# Load library

In [1]:
import requests # send request to website
from bs4 import BeautifulSoup as bs # convert the web content to bs object
from bs4 import Comment # search if we are caught by Amazon as a robot
from fake_useragent import UserAgent #create fake user agent from different browser
import re # regular expression
import pandas as pd # output dataframe
import numpy as np # fast data manipulation
import random # randomly use agent header for sending request
import time #If access is denied, sleep 5s and then request again
from collections import defaultdict #Used to declare a dictionary with emply 
print(requests.__version__)
import os
import csv
from string import punctuation

2.28.1


# How to create headers for request
1. Some Tutorials I used:
    - https://www.crummy.com/software/BeautifulSoup/bs4/doc/#comments-and-other-special-strings
    - https://www.blog.datahut.co/post/web-scraping-best-practices-tips
    - https://stackoverflow.com/questions/63305902/why-cant-i-scrape-amazon-products-by-beautifulsoup
    - https://www.digitalocean.com/community/tutorials/scrape-amazon-product-information-beautiful-soup
    - https://stackoverflow.com/questions/63615686/how-to-scrape-data-from-amazon-canada
    - https://stackoverflow.com/questions/33138937/how-to-find-all-comments-with-beautiful-soup
    - https://pypi.org/project/fake-useragent/
    - https://github.com/jhnwr/scrape-amazon-reviews/blob/main/review-scraper.py
    - https://www.fullstaxx.com/2021/05/23/multipage-scraping-amazon-python/
    - https://github.com/sergioteula/python-amazon-paapi
    
2. Depends on where Amazon location you are scraping, you need to use different headers.
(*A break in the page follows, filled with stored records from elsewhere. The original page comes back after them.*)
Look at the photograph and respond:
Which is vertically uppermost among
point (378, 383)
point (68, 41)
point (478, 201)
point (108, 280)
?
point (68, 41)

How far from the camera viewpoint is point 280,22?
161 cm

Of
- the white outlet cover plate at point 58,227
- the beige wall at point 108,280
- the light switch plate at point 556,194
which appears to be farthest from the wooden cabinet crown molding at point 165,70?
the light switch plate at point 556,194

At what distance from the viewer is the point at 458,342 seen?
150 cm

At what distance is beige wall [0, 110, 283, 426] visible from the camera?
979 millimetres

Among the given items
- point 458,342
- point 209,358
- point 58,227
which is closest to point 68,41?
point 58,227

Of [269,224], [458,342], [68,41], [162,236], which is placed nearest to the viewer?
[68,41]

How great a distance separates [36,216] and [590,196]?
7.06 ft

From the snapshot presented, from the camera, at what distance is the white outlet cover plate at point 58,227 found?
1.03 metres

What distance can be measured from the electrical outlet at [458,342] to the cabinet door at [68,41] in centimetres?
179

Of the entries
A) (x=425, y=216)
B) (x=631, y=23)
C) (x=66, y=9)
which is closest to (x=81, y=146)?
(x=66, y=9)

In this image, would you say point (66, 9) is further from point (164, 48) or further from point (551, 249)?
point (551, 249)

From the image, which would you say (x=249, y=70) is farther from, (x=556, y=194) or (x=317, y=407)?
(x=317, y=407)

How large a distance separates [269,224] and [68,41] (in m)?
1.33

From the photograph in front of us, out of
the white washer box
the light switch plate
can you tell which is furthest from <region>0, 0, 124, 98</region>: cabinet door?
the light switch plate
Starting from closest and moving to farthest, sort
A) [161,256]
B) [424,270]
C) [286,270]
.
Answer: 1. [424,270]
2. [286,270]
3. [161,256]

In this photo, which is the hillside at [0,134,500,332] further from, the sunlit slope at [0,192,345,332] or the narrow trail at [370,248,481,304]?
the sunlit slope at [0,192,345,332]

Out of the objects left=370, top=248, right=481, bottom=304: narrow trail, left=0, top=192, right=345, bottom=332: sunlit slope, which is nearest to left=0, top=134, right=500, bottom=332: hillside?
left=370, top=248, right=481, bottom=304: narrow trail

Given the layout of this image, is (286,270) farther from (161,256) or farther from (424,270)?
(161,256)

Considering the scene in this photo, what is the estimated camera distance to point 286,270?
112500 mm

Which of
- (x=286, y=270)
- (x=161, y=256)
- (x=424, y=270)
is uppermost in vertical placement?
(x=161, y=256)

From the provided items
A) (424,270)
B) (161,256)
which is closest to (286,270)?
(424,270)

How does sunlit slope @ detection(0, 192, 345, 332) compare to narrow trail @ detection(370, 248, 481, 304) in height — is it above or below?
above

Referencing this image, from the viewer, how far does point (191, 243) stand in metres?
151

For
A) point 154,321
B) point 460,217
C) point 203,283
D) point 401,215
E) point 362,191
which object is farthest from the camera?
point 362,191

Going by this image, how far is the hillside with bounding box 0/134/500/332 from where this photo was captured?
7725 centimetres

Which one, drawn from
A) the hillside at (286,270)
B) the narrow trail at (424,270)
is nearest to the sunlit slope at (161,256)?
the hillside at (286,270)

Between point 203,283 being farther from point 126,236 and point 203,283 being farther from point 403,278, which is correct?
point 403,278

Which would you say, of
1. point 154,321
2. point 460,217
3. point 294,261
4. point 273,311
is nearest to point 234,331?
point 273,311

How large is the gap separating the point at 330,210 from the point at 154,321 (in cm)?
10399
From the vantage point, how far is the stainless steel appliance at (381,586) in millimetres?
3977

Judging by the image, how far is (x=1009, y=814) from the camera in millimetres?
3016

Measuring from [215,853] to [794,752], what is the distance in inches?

The following are just 2 examples:

    - For Amazon Canada: you use:

    `headers = {
        'content-type': 'text/html;charset=UTF-8',
        'Accept-Encoding': 'gzip, deflate, sdch',
        'Accept-Language': 'en-US,en;q=0.8',
        'User-Agent': 'Mozilla/5.0 (X11; Linux x86_64) AppleWebKit/537.36 (KHTML, like Gecko) Chrome/56.0.2924.87 Safari/537.36',
        'Accept': 'text/html,application/xhtml+xml,application/xml;q=0.9,image/webp,*/*;q=0.8',
    }`

    - For Amazon Indian, you use:

    `headers = {'User-Agent' : 'Mozilla/5.0 (Macintosh; Intel Mac OS X 10_14_5) AppleWebKit/537.36 (KHTML, like Gecko) Chrome/84.0.4147.89 Safari/537.36'}`

    - For Amazon UK, you use:
    
    `headers = {
    'User-Agent':'Mozilla/5.0 (Windows; U; Windows NT 6.0; en-US; rv:1.8.0.8) Gecko/20061025 Firefox/1.5.0.8'}`
    
    
3. Here is a list of User-Agent strings for different browsers: https://www.useragentstring.com/pages/useragentstring.php
4. I will use fake-useragent (pip3 install fake-useragent)to generate a list of fake user agent.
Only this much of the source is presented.